Restriction: You cannot compress data in XML columns that you created with DB2 Version 9.5 or DB2 Version 9.1. However, you can compress inline XML columns that you add to a table using DB2 Version 9.7 or later, provided the table was created without XML columns in an earlier release of the product. If a table that you created in an earlier release already has one or more XML columns and you want to add a compressed XML column by using DB2 Version 9.7 or later, you must use the ADMIN_MOVE_TABLE stored procedure to migrate the table before you can use compression.

The mechanism for creating table-level compression dictionaries for temporary tables is similar to the mechanism that is used for permanent tables. However, the database manager automatically makes the determination whether to use classic row compression for temporary tables, based on factors such as query complexity and the size of the result set.

Manual dictionary creation

Although dictionaries are created automatically when compression-enabled tables grow to a sufficient size, you can also force a table-level compression dictionary to be created if none exists by using the REORG TABLE command with the RESETDICTIONARY parameter. This command forces the creation of a compression dictionary if there is at least one row of data in the table. Table reorganization is an offline operation; one benefit of using automatic dictionary creation is that the table remains online as the dictionary is built.
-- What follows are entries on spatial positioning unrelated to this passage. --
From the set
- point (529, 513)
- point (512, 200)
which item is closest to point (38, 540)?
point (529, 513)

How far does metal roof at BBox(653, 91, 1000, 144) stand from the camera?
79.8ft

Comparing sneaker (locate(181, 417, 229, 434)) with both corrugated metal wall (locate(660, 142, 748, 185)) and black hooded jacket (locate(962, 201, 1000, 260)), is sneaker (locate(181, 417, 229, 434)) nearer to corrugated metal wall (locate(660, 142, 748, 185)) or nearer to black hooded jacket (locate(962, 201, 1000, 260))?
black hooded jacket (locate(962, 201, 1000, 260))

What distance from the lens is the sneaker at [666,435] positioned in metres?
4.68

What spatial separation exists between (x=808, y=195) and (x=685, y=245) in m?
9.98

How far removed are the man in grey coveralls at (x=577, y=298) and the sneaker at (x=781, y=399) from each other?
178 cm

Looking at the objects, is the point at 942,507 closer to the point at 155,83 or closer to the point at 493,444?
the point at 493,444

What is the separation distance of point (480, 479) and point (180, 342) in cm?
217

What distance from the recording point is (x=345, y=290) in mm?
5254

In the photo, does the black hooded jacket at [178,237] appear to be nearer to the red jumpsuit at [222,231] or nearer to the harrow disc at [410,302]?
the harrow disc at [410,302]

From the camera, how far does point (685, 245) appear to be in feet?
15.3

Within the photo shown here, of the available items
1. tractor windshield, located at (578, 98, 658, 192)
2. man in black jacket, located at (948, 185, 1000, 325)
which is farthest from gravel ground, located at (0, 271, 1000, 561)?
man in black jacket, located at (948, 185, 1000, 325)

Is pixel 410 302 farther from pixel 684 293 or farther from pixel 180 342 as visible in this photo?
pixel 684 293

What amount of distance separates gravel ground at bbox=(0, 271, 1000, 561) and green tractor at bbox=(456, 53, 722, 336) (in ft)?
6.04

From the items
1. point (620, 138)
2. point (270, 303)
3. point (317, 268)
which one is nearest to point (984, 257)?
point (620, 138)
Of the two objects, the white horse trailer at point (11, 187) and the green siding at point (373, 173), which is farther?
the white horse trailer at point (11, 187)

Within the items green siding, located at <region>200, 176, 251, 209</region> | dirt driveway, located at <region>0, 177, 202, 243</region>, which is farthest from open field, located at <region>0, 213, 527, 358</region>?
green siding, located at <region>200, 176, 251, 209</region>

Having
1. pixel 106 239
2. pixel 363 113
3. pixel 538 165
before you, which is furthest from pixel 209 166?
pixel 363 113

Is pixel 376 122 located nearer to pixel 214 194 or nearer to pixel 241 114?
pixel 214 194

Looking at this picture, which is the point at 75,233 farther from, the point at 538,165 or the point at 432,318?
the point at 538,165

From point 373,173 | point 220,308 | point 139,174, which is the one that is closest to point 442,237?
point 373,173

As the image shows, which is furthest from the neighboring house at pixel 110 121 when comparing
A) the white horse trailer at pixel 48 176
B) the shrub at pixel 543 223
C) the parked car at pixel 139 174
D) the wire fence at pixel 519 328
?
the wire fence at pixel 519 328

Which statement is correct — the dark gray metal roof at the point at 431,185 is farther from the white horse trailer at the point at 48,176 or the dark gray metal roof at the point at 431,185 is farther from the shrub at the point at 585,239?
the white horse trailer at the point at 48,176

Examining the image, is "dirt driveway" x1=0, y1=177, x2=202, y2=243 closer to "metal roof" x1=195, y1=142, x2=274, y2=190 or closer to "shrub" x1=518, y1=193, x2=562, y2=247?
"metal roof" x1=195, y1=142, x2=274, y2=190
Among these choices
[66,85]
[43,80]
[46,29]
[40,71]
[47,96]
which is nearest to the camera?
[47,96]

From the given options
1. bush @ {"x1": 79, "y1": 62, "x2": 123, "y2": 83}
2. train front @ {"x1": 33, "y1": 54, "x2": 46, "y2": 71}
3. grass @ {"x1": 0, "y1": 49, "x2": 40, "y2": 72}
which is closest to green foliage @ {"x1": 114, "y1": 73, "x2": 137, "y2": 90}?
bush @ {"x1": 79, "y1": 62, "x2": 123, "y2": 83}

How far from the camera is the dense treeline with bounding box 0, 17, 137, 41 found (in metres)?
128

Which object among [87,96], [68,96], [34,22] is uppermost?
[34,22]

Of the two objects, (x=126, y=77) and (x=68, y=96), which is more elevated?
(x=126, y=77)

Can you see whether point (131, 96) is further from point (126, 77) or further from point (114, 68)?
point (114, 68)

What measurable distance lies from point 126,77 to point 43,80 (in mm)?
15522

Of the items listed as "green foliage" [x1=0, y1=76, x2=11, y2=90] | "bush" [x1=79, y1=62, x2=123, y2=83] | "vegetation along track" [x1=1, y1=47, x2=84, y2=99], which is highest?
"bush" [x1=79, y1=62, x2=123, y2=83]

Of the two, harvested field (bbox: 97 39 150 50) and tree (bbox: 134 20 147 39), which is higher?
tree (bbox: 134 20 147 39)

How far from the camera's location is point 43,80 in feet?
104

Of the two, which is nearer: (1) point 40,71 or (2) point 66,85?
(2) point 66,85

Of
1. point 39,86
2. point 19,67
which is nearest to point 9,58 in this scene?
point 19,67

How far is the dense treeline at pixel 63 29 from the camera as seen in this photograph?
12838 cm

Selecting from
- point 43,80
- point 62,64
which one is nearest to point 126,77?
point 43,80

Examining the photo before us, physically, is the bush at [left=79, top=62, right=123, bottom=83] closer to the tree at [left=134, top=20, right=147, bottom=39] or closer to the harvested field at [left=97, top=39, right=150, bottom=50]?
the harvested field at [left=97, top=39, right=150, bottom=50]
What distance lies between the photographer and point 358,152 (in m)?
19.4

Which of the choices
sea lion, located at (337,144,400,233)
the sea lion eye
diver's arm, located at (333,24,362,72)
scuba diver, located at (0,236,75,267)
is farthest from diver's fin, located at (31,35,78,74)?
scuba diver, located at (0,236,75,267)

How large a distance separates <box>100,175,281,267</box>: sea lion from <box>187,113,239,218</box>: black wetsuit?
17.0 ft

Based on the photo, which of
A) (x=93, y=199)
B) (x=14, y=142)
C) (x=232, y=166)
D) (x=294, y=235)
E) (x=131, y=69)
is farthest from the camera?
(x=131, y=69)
Instead of using the REORG TABLE command to force the creation of a new dictionary, you can also use the INSPECT command with the ROWCOMPESTIMATE parameter. This command creates a compression dictionary if the table does not already have one. The advantage of this approach over performing a table reorganization is that the table remains online. Rows that you add later are subject to compression; however, rows that existed before you ran the INSPECT command remain uncompressed until you perform a table reorganization. However, if compression is enabled, automatic dictionary creation will usually take place shortly after you activate compression, likely before you even have a chance to use the INSPECT command.

Resetting compression dictionaries

Whether a table-level compression dictionary is created automatically or manually, the dictionary is static; after it is built, it does not change. As you add or update rows, they are compressed based on the data that exists in the compression dictionary. For many situations, this behavior is appropriate. Consider, for example, a table in a database that is used for maintaining customer accounts for a city water utility. Such a table might have columns such as STREET_ADDRESS, CITY, PROVINCE, TELEPHONE_NUM, POSTAL_CODE, and ACCOUNT_TYPE. If a compression dictionary is built with data from a such table, even if it is only a modestly sized table, there is likely sufficient repetitive information for classic row compression to yield significant space savings. Much of the data might be common from customer to customer, for example, the values of the CITY, POSTAL_CODE, or PROVINCE column or portions of the value in the STREET_ADDRESS or TELEPHONE_NUM column.

However, other tables might change significantly over time. Consider a table that is used for retail sales data as follows:
  • A master table is used to accumulate data on a month-by-month basis.
  • Each month, a new set of records is loaded into the table.
In this case, a compression dictionary created in, for example, April might not reflect repeating data from sales in later parts of the year. In situations where data in a table changes significantly over time, you might want to reset your compression dictionaries by using the REORG TABLE command with the RESETDICTIONARY parameter. The advantage of resetting the compression dictionary is that data from the entire table is considered when the dictionary is built.